I'm not too sure why we would use force=True or why you don't want to poll. Can you explain your thought a bit more please? Like you say, we really don't want to copy twice or copy the same package multiple times in parallel. The code goes to great length to avoid this.

isohedronpipeline commented 5 months ago

I'm not too sure why we would use force=True or why you don't want to poll. Can you explain your thought a bit more please? Like you say, we really don't want to copy twice or copy the same package multiple times in parallel. The code goes to great length to avoid this.

You could be right. I am worried that a previous sync process could have failed, leaving behind the .copying file, but no further updates to it will have been made. I would imagine that one use case for doing a package cache syncronously would be to force all of the caching operations to happen right now as possibly a way to restart a locked or frozen cache operation.

I see that the copying file is updated every .2 seconds though, so we should be able to check that and continue to wait while that file is being updated.
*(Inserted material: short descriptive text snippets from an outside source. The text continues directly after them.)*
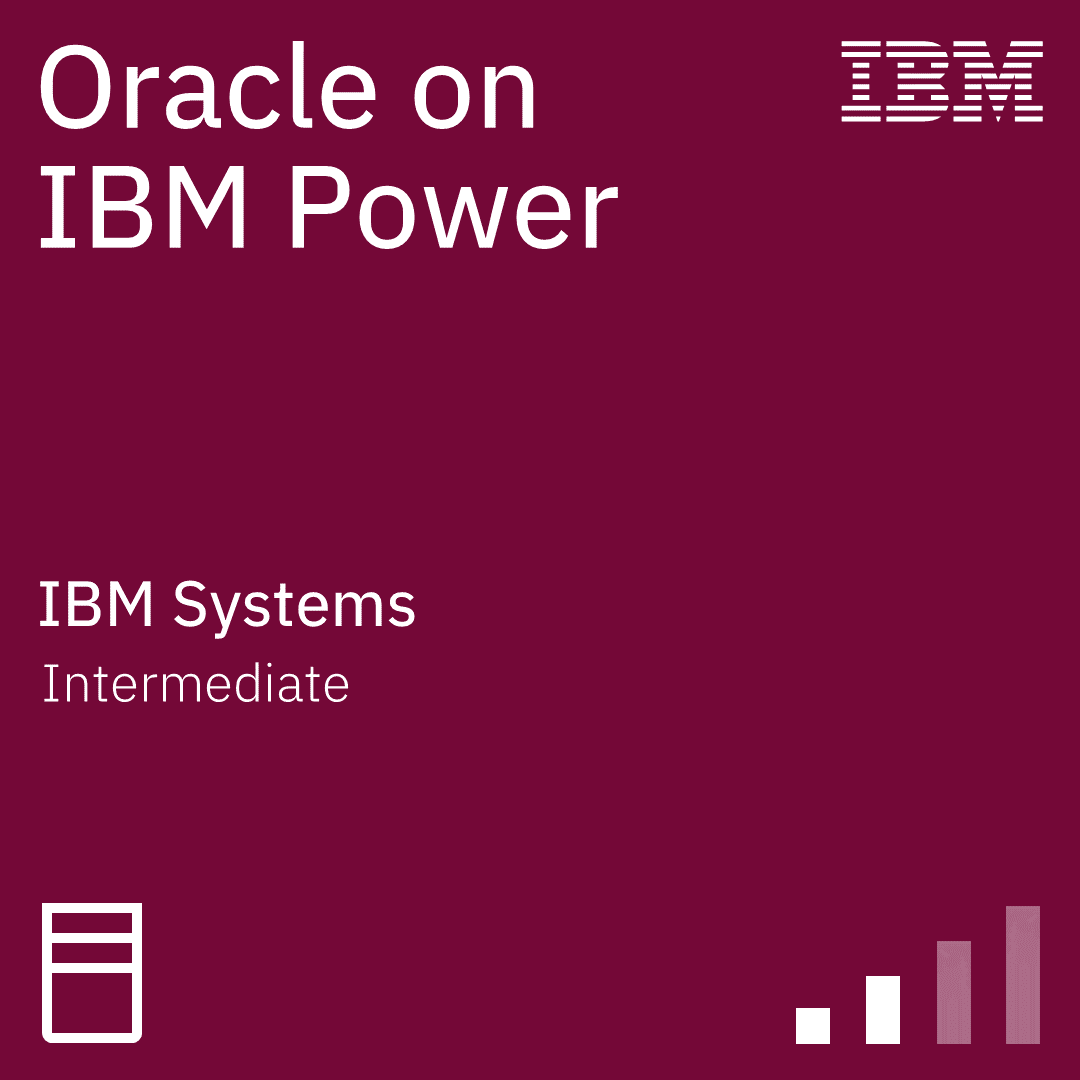 Oracle on IBM Power - IBM Systems Intermediate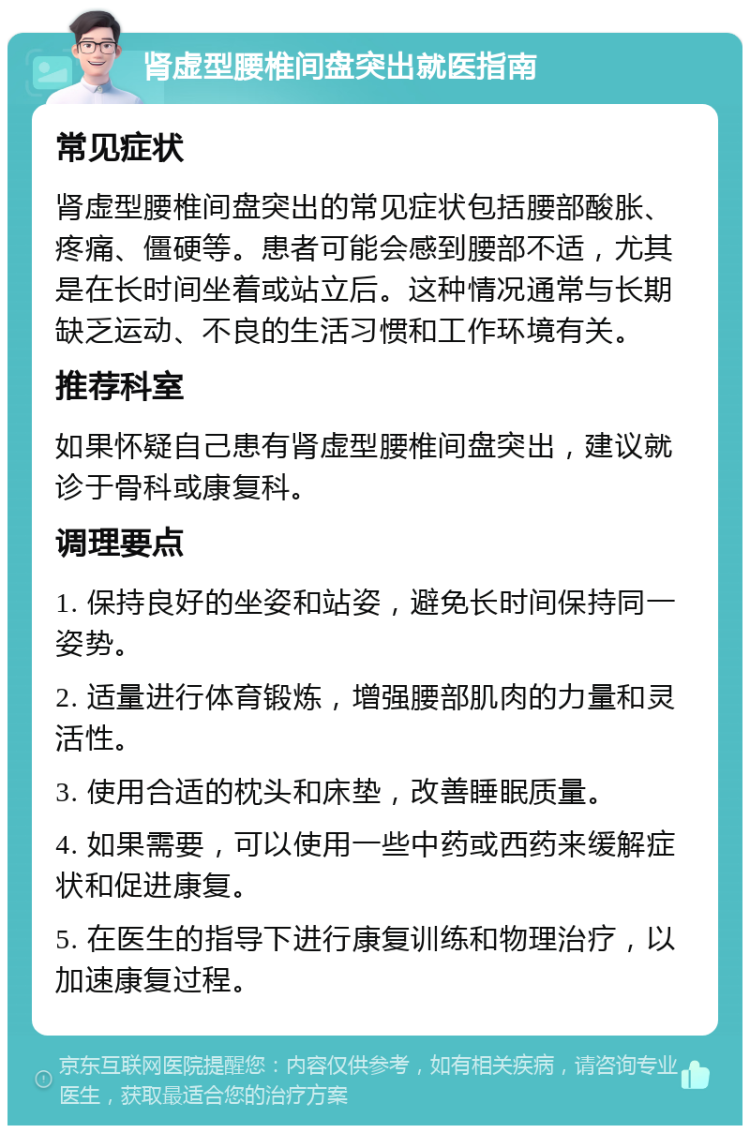 肾虚型腰椎间盘突出就医指南 常见症状 肾虚型腰椎间盘突出的常见症状包括腰部酸胀、疼痛、僵硬等。患者可能会感到腰部不适，尤其是在长时间坐着或站立后。这种情况通常与长期缺乏运动、不良的生活习惯和工作环境有关。 推荐科室 如果怀疑自己患有肾虚型腰椎间盘突出，建议就诊于骨科或康复科。 调理要点 1. 保持良好的坐姿和站姿，避免长时间保持同一姿势。 2. 适量进行体育锻炼，增强腰部肌肉的力量和灵活性。 3. 使用合适的枕头和床垫，改善睡眠质量。 4. 如果需要，可以使用一些中药或西药来缓解症状和促进康复。 5. 在医生的指导下进行康复训练和物理治疗，以加速康复过程。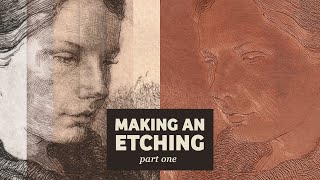 Making an Etching: Part One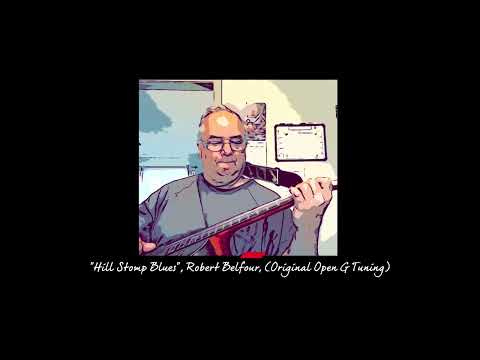 “Hill Stomp Blues” Robert Belfour, Open G Tuning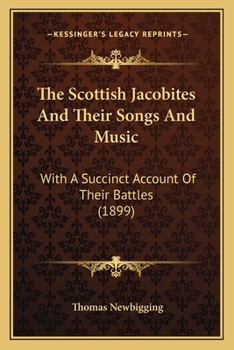 The Scottish Jacobites And Their Songs And Music: With A Succinct Account Of Their Battles
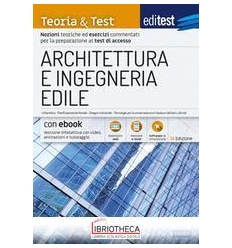 EDITEST. ARCHITETTURA E INGEGNERIA EDILE. NOZIONI TE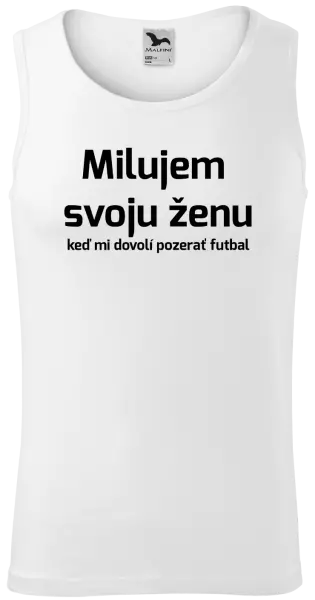 Pánske tielko Milujem svoju ženu, keď mi pozerať futbal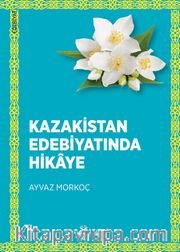 Kazakistan Edebiyatında Hikaye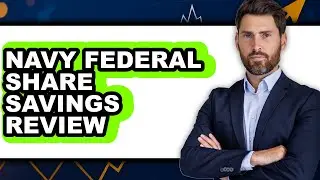 Navy Federal Share Savings Review: Watch Before Using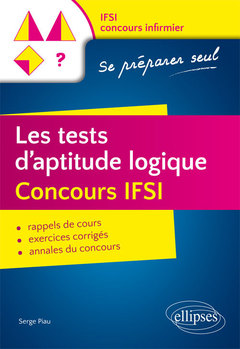 Couverture de l’ouvrage Les tests d’aptitude logique. Concours IFSI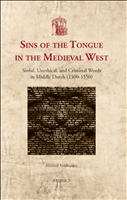 eBook, Sins of the Tongue in the Medieval West : Sinful, Unethical, and Criminal Words in Middle Dutch (1300-1550), Brepols Publishers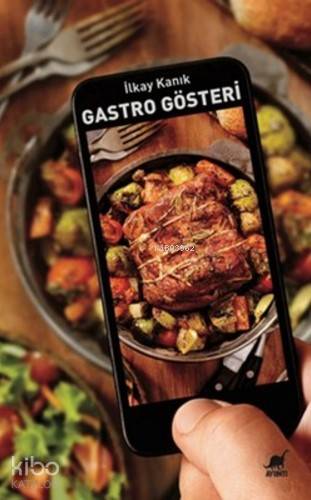 Gastro Gösteri | İlkay Kanık | Ayrıntı Yayınları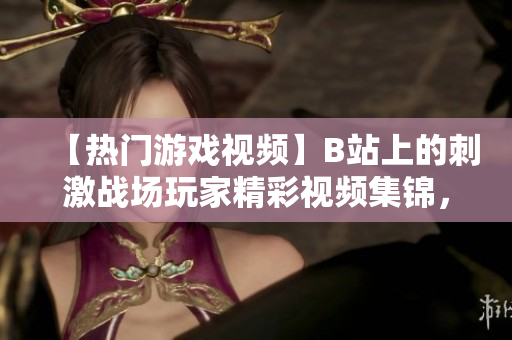 【熱門游戲視頻】B站上的刺激戰(zhàn)場玩家精彩視頻集錦，無處不在的刺激戰(zhàn)場風(fēng)潮！
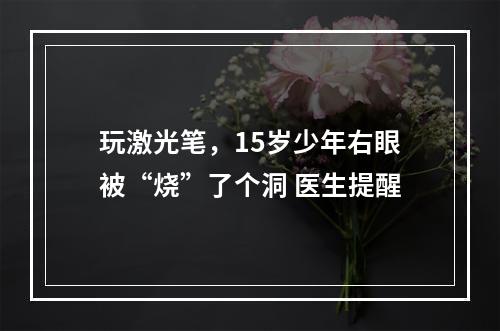 玩激光笔，15岁少年右眼被“烧”了个洞 医生提醒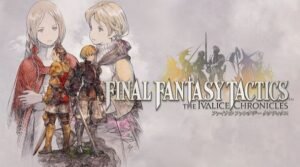 Final Fantasy Tactics : The Ivalice Chronicles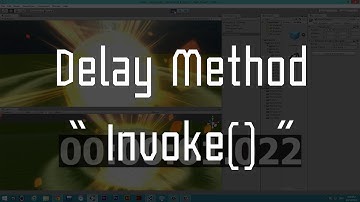 Unity3D How to : Delay Method with Invoke()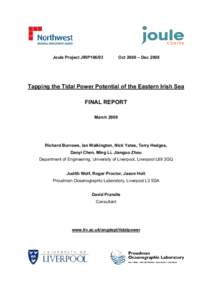 Joule Project JIRP106/03  Oct 2006 – Dec 2008 Tapping the Tidal Power Potential of the Eastern Irish Sea FINAL REPORT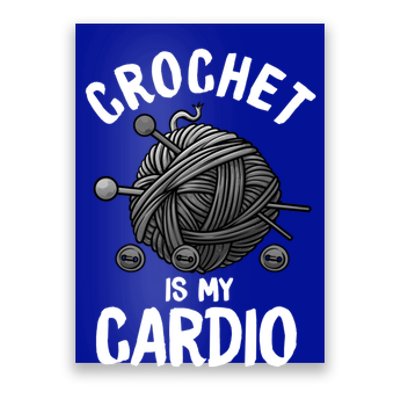 Funny Crochet Gift Crocheters Crocheting Lovers Cute Gift Poster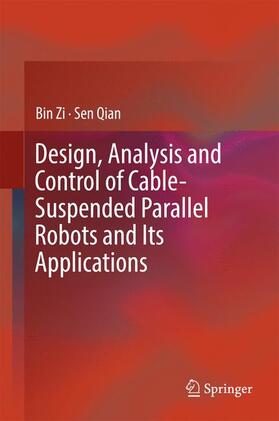 Qian / Zi |  Design, Analysis and Control of Cable-Suspended Parallel Robots and Its Applications | Buch |  Sack Fachmedien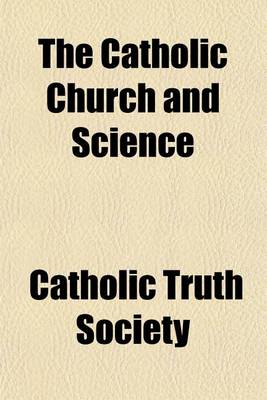 Book cover for The Catholic Church and Science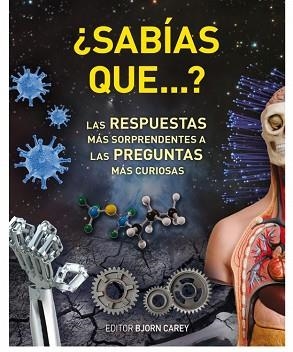 SABIAS QUE... LAS RESPUESTAS MAS SORPRENDENTES A LAS PREGUNTAS MAS CURIOSAS | 9788425347092 | CAREY, BJORN | Llibreria Aqualata | Comprar libros en catalán y castellano online | Comprar libros Igualada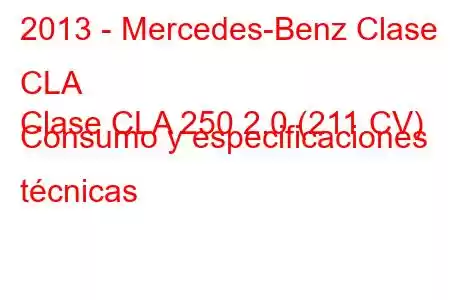 2013 - Mercedes-Benz Clase CLA
Clase CLA 250 2.0 (211 CV) Consumo y especificaciones técnicas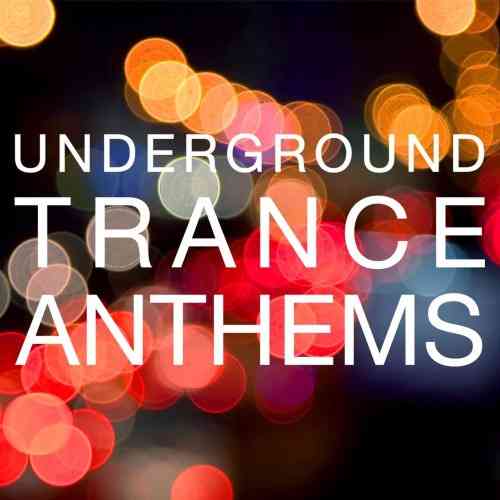 Underground Trance Anthems (2021) торрент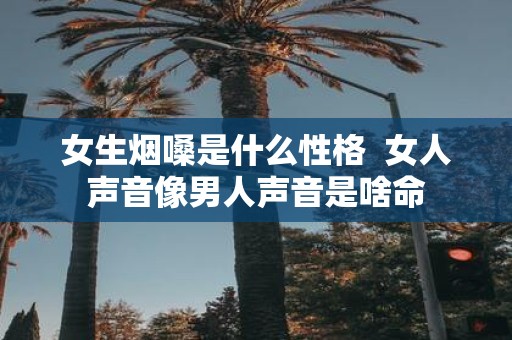 女生烟嗓是什么性格 女人声音像男人声音是啥命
My hesitation to hit the disk repeatedly is maybe misplaced since the cache is on the local disk. In studio environments, I hesitate to hit network drives with something that could be run many times in parallel. Of course you're right and starting multiple large file transfers instead is madness.

JeanChristopheMorinPerso commented 5 months ago

The package cache class already knows how to handle stalled packages. It should be able to handle the case where a variant is left in progress due to an error or whatever else and restart it. See https://github.com/AcademySoftwareFoundation/rez/blob/dc2c77757748e87d2abf0967924ee0195aa0f11d/src/rez/package_cache.py#L830-L835

As for polling, I agree that polling a shared file system is not wanted. Though, caching is usually done on local disks. We could maybe use inotify to optimize ans simplify the process.

chadrik commented 3 months ago

Hi @JeanChristopheMorinPerso I think all the outstanding issues have been addressed. Any other thoughts?

ameliendeshams commented 3 months ago

Hi @isohedronpipeline,

I'm delighted to see this pull request! We've been waiting for this feature, and it's great to see it implemented.

At Fortiche, we've tested this branch, and it works exactly as expected. The synchronous package caching is a game-changer for our studio environments, where we often need to cache packages quickly and reliably.

We're also happy to see that you've addressed the concerns about progress and logging in sync mode. It's essential to provide users with clear feedback when running long-running commands.

Thanks again for your work on this feature! We're excited to see it merged and start using it in our production environments.